Productivity and wages

Recently there has been discussion on a number of blog about productivity, here at Anti-Dismal I wrote this and this, at tvhe there was this, at Kiwiblog there was this, at The Inquiring Mind there was this and at The Standard there were, unfortunately, this and this. One issue that has risen in this discussion is the relationship between productivity and wages. I quoted Paul Krugman as saying
Economic history offers no example of a country that experienced long-term productivity growth without a roughly equal rise in real wages. In the 1950s, when European productivity was typically less than half of U.S. productivity, so were European wages; today average compensation measured in dollars is about the same. As Japan climbed the productivity ladder over the past 30 years, its wages also rose, from 10% to 110% of the U.S. level. South Korea's wages have also risen dramatically over time. ("Does Third World growth hurt First World Prosperity?" Harvard Business Review 72 n4, July-August 1994: 113-21.)
Following up this, the information below comes from a paper by Martin Feldstein, Professor of Economics, Harvard University and President and CEO of the National Bureau of Economic Research [he has since retied from the NBER post], given to the American Economic Association on January 5, 2008. The paper is entitled "Did Wages Reflect Growth in Productivity?" Feldstein writes,
The level of productivity doubled in the U.S. nonfarm business sector between 1970 and 2006. Wages, or more accurately total compensation per hour, increased at approximately the same annual rate during that period if nominal compensation is adjusted for inflation in the same way as the nominal output measure that is used to calculate productivity.

More specifically, the doubling of productivity represented a 1.9 percent annual rate of increase. Real compensation per hour rose at 1.7 percent per year when nominal compensation is deflated using the same nonfarm business sector output price index.

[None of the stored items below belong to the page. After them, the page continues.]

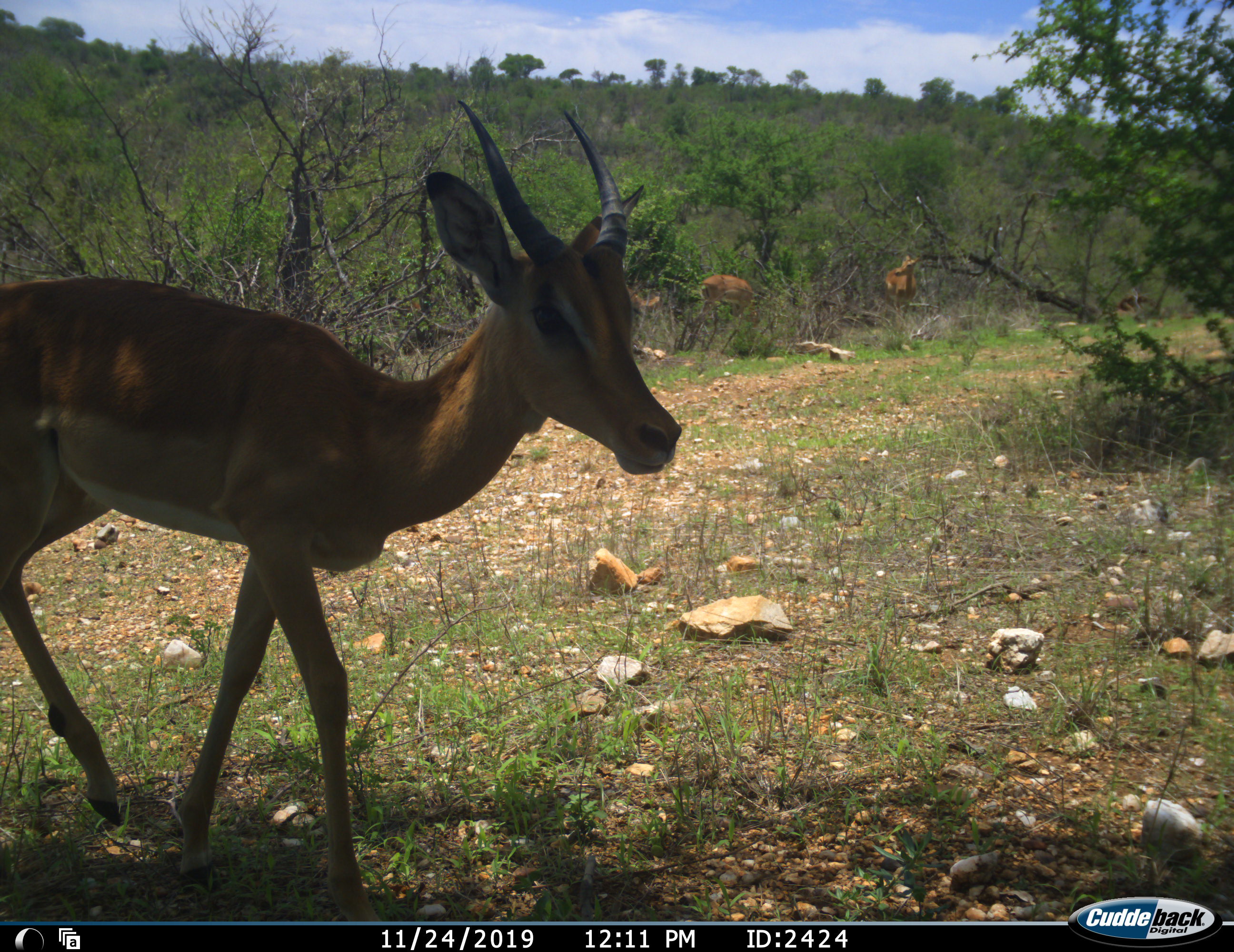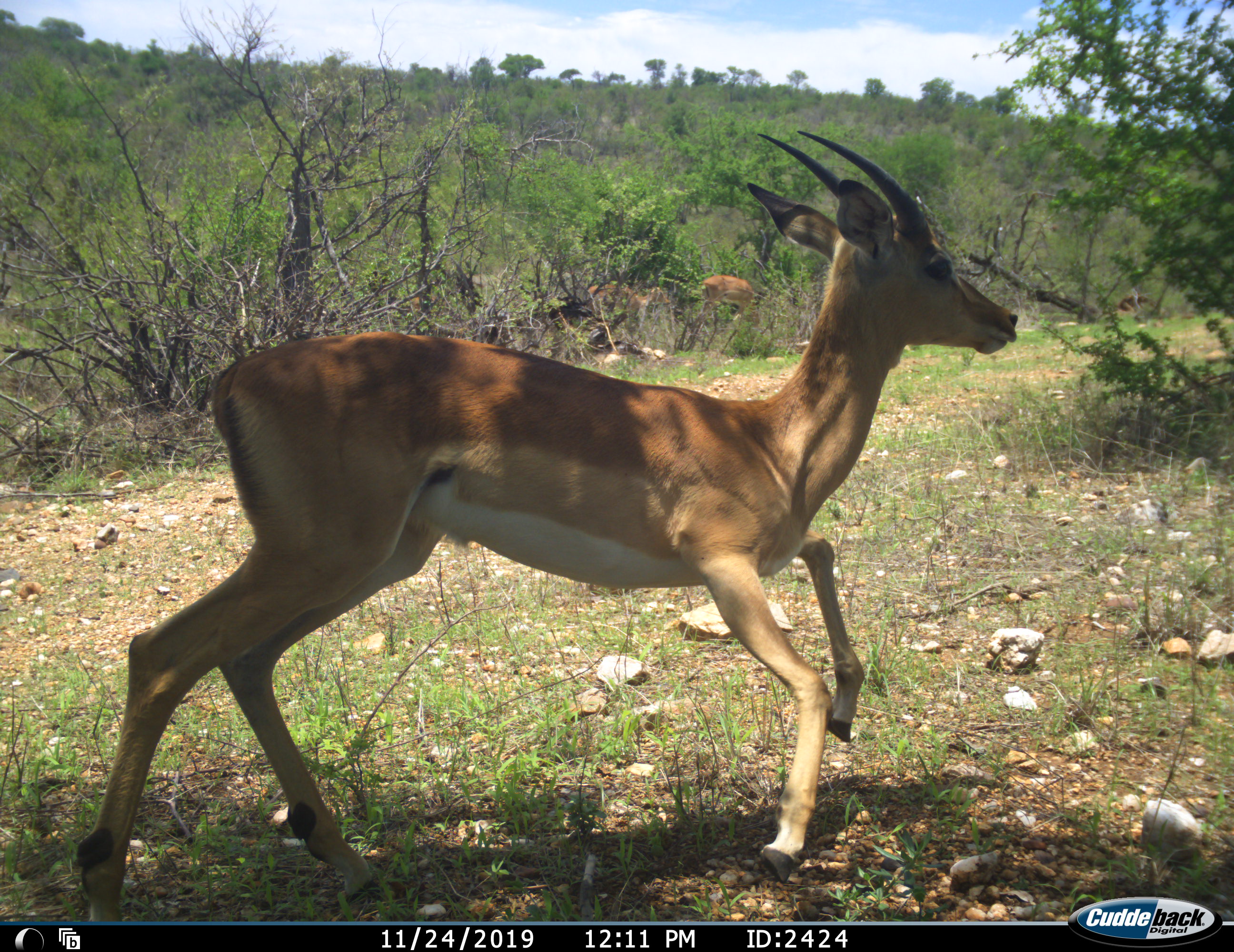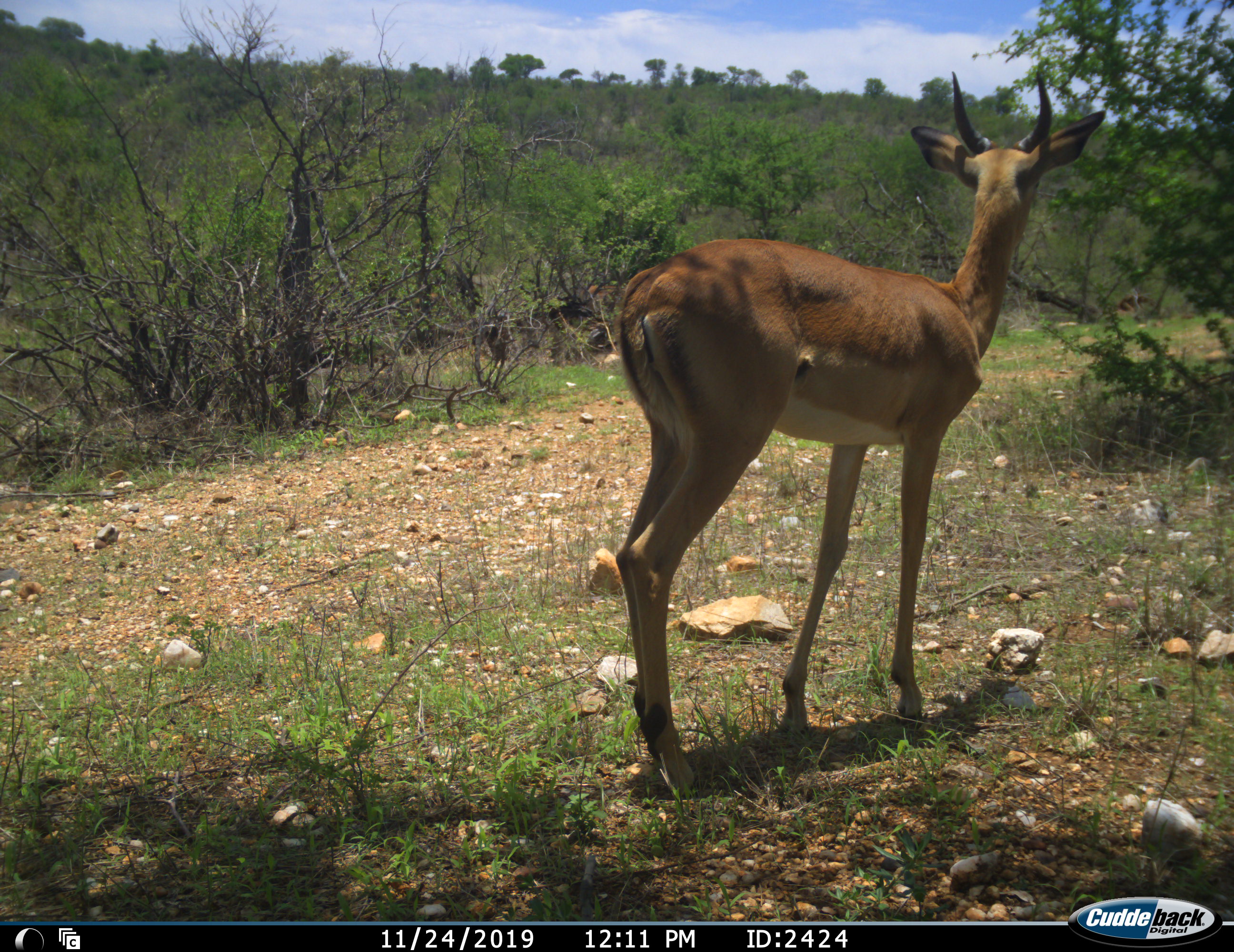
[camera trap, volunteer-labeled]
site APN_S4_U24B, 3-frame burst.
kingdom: Animalia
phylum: Chordata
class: Mammalia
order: Artiodactyla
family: Bovidae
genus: Aepyceros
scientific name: Aepyceros melampus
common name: impala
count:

In the period since 2000, productivity rose much more rapidly (2.9 percent a year) and compensation per hour rose nearly as fast (2.5 percent a year).
and later he says
The relation between wages and productivity is important because it is a key determinant of the standard of living of the employed population as well as of the distribution of income between labor and capital. If wages rise at the same pace as productivity, labor’s share of national income remains essentially unchanged. This paper presents specific evidence that this has happened: the share of national income going to employees is at approximately the same level now as it was in 1970.
So when measured correctly, productivity and wage do roughtly move together over time. For the US at least.

Stephen Gordon at the Worthwhile Canadian Initiative blog provides this graph of productivity and wages in Canada.

In Canada, real wages are tracking productivity fairly closely.

1 comment:

matt b said...

Wages and productivity also move in lock step in Canada:

and across countries, see Martin Wolf “Why Globalization Works,” (2004) figure 10.1 p. 176.